A Usina Jacarezinho, um marco no norte do Paraná no setor sucroenergético, inaugurou recentemente uma moderna unidade de cogeração de energia, fruto de um robusto investimento em energia renovável de R$ 120 milhões realizado pelo Grupo Maringá, seu proprietário. Este avanço representa um salto significativo na produção de energia limpa e sustentável, consolidando a usina como um player ainda mais relevante na matriz energética brasileira.
A principal notícia é a duplicação da capacidade instalada de geração da usina, que agora atinge 50 MW. Este incremento é impulsionado pelo aproveitamento do bagaço de cana-de-açúcar, um resíduo da produção de açúcar e etanol. Dessa nova capacidade, impressionantes 35 MW estão disponíveis para comercialização, projetando um futuro promissor para a bioeletricidade gerada na região.
Expansão Estratégica e Ganhos Exponenciais
A entrada em operação da nova planta, batizada de Maringá Energia II, eleva a capacidade energética da Usina Jacarezinho a um novo patamar. Antes da expansão, a unidade exportava anualmente cerca de 60.815 MWh de energia elétrica. Com a atual ampliação, a expectativa é de que esse volume quase triplique, alcançando a marca de 150 mil MWh por ano.
Este crescimento exponencial não apenas reforça a presença da usina no mercado de energia limpa, mas também trará benefícios econômicos substanciais.
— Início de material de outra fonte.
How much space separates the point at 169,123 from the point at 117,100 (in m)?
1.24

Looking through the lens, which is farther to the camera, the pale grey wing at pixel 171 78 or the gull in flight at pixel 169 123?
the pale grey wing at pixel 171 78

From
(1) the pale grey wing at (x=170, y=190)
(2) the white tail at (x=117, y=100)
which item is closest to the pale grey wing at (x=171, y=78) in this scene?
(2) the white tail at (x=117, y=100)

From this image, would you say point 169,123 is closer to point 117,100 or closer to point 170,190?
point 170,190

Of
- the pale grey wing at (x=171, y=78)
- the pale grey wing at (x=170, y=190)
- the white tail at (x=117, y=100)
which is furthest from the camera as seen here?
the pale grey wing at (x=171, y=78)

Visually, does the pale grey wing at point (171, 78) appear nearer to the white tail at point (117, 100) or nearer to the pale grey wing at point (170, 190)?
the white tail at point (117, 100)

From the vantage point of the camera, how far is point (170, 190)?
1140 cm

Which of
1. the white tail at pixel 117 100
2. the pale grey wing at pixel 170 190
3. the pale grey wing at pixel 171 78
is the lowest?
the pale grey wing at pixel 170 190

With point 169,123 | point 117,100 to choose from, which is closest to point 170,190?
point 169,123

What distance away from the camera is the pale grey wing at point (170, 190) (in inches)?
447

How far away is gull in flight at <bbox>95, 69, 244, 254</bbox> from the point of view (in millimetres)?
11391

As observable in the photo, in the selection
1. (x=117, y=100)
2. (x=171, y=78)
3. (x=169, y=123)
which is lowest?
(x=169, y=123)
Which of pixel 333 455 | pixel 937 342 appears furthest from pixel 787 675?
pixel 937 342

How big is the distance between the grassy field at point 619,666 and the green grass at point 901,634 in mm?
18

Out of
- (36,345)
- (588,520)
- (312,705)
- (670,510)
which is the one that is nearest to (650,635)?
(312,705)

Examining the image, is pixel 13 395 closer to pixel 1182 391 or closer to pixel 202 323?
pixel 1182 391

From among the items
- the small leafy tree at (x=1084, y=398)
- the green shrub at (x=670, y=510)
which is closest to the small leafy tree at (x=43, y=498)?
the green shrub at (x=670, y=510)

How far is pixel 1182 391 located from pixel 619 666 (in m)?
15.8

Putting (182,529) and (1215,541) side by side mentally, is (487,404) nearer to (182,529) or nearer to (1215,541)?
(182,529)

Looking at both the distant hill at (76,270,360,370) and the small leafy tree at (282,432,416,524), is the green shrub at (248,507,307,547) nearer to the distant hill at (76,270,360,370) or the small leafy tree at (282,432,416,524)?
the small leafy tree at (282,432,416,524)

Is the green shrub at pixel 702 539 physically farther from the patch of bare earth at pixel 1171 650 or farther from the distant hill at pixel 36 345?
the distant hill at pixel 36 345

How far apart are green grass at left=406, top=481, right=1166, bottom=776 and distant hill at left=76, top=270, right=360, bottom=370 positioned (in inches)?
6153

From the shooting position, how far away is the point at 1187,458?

A projeção é que a ampliação da capacidade de geração adicione aproximadamente R$ 27 milhões ao faturamento anual do empreendimento, demonstrando o valor estratégico da bioenergia no cenário atual.
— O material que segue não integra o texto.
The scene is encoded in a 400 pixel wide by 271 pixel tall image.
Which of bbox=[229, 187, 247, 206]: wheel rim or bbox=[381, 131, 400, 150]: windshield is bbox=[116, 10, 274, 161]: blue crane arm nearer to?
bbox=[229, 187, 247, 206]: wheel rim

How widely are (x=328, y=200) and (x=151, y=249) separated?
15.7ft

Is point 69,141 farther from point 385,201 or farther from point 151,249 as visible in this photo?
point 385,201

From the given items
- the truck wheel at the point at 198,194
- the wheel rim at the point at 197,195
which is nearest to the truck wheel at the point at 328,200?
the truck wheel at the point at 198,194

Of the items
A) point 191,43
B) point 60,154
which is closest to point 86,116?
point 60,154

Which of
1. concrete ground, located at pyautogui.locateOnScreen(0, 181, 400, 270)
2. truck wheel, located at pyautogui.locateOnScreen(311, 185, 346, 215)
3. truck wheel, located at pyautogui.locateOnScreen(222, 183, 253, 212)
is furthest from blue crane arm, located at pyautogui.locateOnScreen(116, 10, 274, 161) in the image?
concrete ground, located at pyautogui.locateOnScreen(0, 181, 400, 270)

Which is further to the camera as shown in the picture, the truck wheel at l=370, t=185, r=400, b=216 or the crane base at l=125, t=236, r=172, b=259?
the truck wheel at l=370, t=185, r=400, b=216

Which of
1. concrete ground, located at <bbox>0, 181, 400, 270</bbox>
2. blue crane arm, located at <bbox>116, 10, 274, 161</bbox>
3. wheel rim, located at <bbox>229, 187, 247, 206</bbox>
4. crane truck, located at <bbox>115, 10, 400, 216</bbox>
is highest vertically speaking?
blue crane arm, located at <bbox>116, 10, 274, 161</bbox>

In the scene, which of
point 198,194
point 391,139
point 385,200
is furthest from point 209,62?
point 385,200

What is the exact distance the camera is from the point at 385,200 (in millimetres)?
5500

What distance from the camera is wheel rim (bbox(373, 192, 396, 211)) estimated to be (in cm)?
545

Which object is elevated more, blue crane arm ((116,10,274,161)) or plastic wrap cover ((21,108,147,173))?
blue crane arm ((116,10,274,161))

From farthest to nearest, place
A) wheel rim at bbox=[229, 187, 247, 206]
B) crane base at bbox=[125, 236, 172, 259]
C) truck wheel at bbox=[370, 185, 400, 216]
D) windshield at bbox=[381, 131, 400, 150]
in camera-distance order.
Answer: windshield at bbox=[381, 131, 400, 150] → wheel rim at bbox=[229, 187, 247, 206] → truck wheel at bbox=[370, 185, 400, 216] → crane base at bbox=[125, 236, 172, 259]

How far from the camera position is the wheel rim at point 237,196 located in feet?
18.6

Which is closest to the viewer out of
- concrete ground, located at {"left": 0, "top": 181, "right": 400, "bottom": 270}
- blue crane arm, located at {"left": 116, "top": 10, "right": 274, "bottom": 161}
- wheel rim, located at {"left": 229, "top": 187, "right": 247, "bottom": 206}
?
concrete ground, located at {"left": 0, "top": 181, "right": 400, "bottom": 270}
O Ciclo Virtuoso da Biomassa
A inovação reside na eficiência com que o bagaço de cana é transformado em eletricidade renovável. Em vez de ser descartado, o resíduo orgânico proveniente da moagem da cana-de-açúcar é inteligentemente reaproveitado. Ele serve como biomassa para alimentar uma caldeira de alta tecnologia.
Dentro da caldeira, a queima controlada do bagaço aquece a água, gerando vapor em alta pressão. Este vapor, por sua vez, é direcionado para movimentar uma turbina, que está conectada a um gerador. É nesse processo dinâmico que a energia mecânica do vapor é convertida em energia elétrica, completando um ciclo virtuoso que alia produção agrícola à geração de energia sustentável.
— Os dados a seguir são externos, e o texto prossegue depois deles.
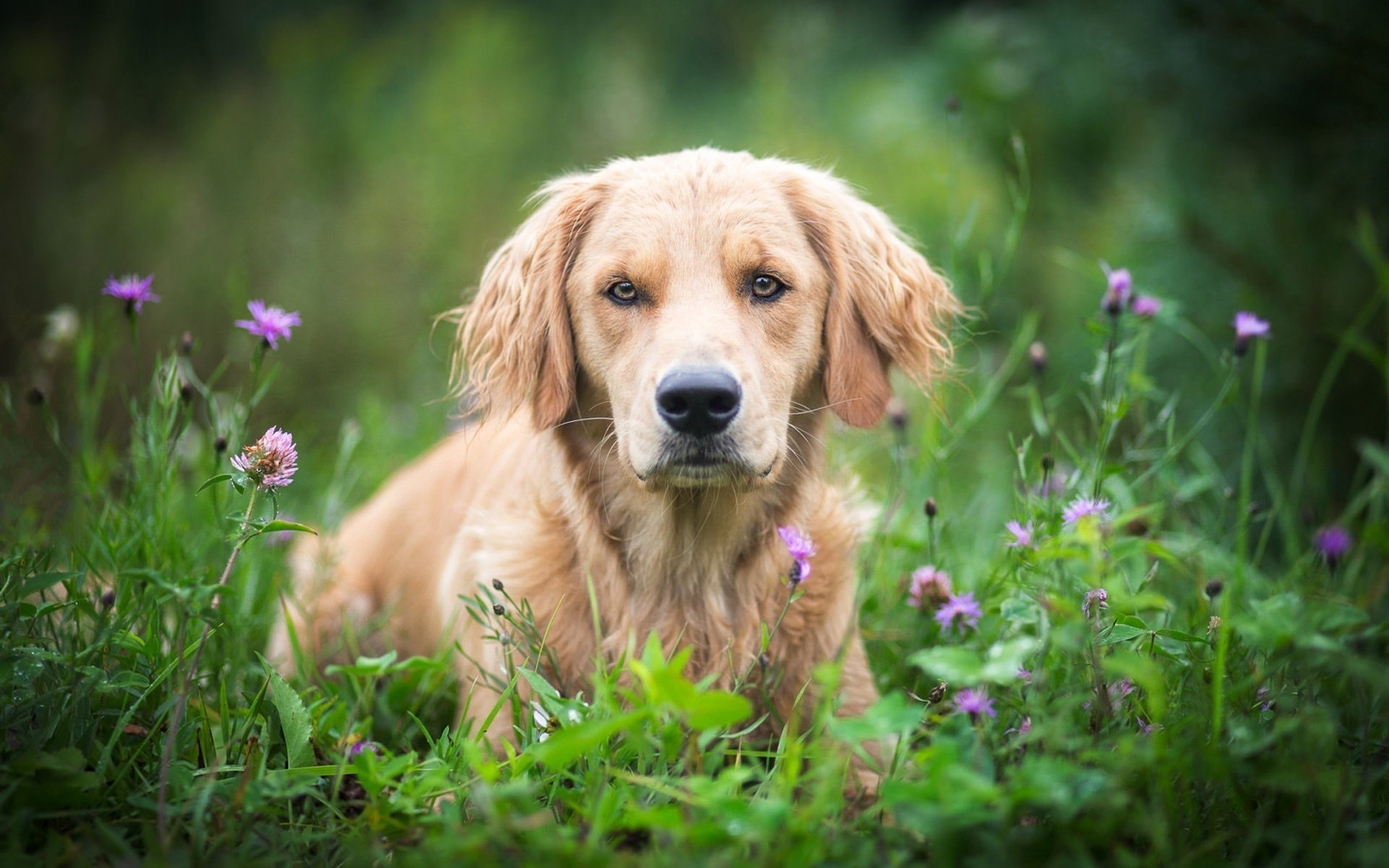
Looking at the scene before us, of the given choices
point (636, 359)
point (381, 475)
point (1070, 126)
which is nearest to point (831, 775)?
point (636, 359)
Impacto e Projeções Futuras da Energia Limpa
A expansão da Usina Jacarezinho com a Maringá Energia II não é apenas um feito para o Grupo Maringá, mas um exemplo inspirador de como o setor sucroenergético pode impulsionar a transição energética no Brasil. Ao dobrar sua capacidade de bioeletricidade, a usina contribui significativamente para a oferta de energia limpa e renovável, reduzindo a dependência de fontes não renováveis e mitigando impactos ambientais.
O aumento da produção e comercialização de eletricidade a partir do bagaço de cana solidifica a posição do Paraná como um polo de energia sustentável e ressalta o potencial da agroindústria na geração de valor e na construção de um futuro mais verde para o país. Este movimento estratégico pavimenta o caminho para mais investimentos em energias renováveis e reforça o compromisso com a sustentabilidade ambiental e econômica.